En premier lieu, nous observerons le traitement de cette question par les théories économiques contemporaines en allant puiser dans des notions éloignées du champ disciplinaire de l’économie. Pour sortir du tropisme économique, nous allons donc mobiliser une distinction issue d’autres champs disciplinaires - on la retrouve en sociologie, en philosophie ou en anthropologie -, celle qui est effectuée entre les notions d’autorité et de pouvoir. C’est une ouverture à un questionnement passé sous silence, bien que présent, en arrière-fond, de la plupart des théories économiques. En particulier, un des traits caractéristiques des approches développées par les théories des contrats est que l’on y retrouve l’emploi indifféremment de ces deux termes d’autorité et de pouvoir. Il nous semble qu’il y a là une ouverture possible vis-à-vis du questionnement que posent les théories économiques de la relation d'emploi en saisissant les remarques classiques, de M. WEBER par exemple, sur ce qui sépare ces deux types de relations. H. ARENDT, sur la pensée de laquelle nous nous appuierons aussi beaucoup, nous a pourtant bien averti qu’« au moment où nous commençons à parler et à penser au sujet de l’autorité [ ... ], c’est comme si nous étions pris dans un dédale d’abstractions, de métaphores et de figures de rhétoriques où toute chose peut être prise pour une autre » [ 1972, p. 178 ]. La première distance que nous mettrons avec notre objet d’études résulte donc de la prise en compte du fait que l’autorité n’est pas le pouvoir et qu’il faut évaluer les théories économiques de l’« autorité dans la relation d'emploi » - du moins celles issues de la « révolution scientifique » en cours -, en les observant à distance de cette distinction séminale entre deux notions.
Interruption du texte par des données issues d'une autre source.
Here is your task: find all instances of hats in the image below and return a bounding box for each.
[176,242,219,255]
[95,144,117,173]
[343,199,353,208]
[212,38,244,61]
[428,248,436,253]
En second lieu, les transformations contemporaines que l’on repère dans la relation d'emploi seront examinées en transportant l’analyse théorique, à laquelle nous aurons alors abouti, dans le temps. C’est bien une perspective polanyienne que nous adopterons en revenant sur la rupture historique essentielle qu’a constituée, il y a moins d’un siècle, l’inscription de la subordination dans l’édifice juridique du Droit du travail. Il nous semble effectivement que la compréhension des mutations en cours ne peut faire l’économie de cet éloignement historique, à la façon d’A. SUPIOT qui nous encourage à faire « un effort pour se déprendre des catégories de pensée héritées de la société industrielle afin de comprendre le monde d’aujourd'hui » [ 2002, p. 6 ]. C’est un commentaire que cet auteur a effectué à propos du fait de devoir « porter son regard au-delà de l’emploi », cette dernière expression ayant fourni le titre du Rapport rédigé sous sa direction et publié en 1999. nous emprunterons en nous coulant dans le découpage temporel de K. POLANYI. Autrement dit, c’est en partant de la rupture initiale qu’a constituée l’entrée dans la libéralisme économique et la « libération » des travailleurs qui en a résulté - en France, c’est l’œuvre de la Révolution Française -, suivie d’un processus de « ré-encastrement » de la relation d'emploi dans des institutions non-libérales - ce que le terme de la « Grande Transformation » désigne précisément -, que nous examinerons les faits stylisés de la « révolution du travail » actuelle.

Si nous voulons nous abstraire du contexte contemporain pour mieux l’appréhender, il faut néanmoins commencer par en décrire les principaux contours. Nous verrons donc tout d’abord en quoi consistent les deux révolutions actuelles, celle de la science économique qui a consisté à redécouvrir l’existence d’une relation d’emploi au sein des firmes, et celle de la société et de l’économie, qui tourne autour de la place du travail ( SI/ ). Nous détaillerons ensuite les questionnements qui fourniront la trame de notre recherche, questionnements qui résultent de cette volonté de porter un regard neuf sur ce contexte contemporain ( SII/ ).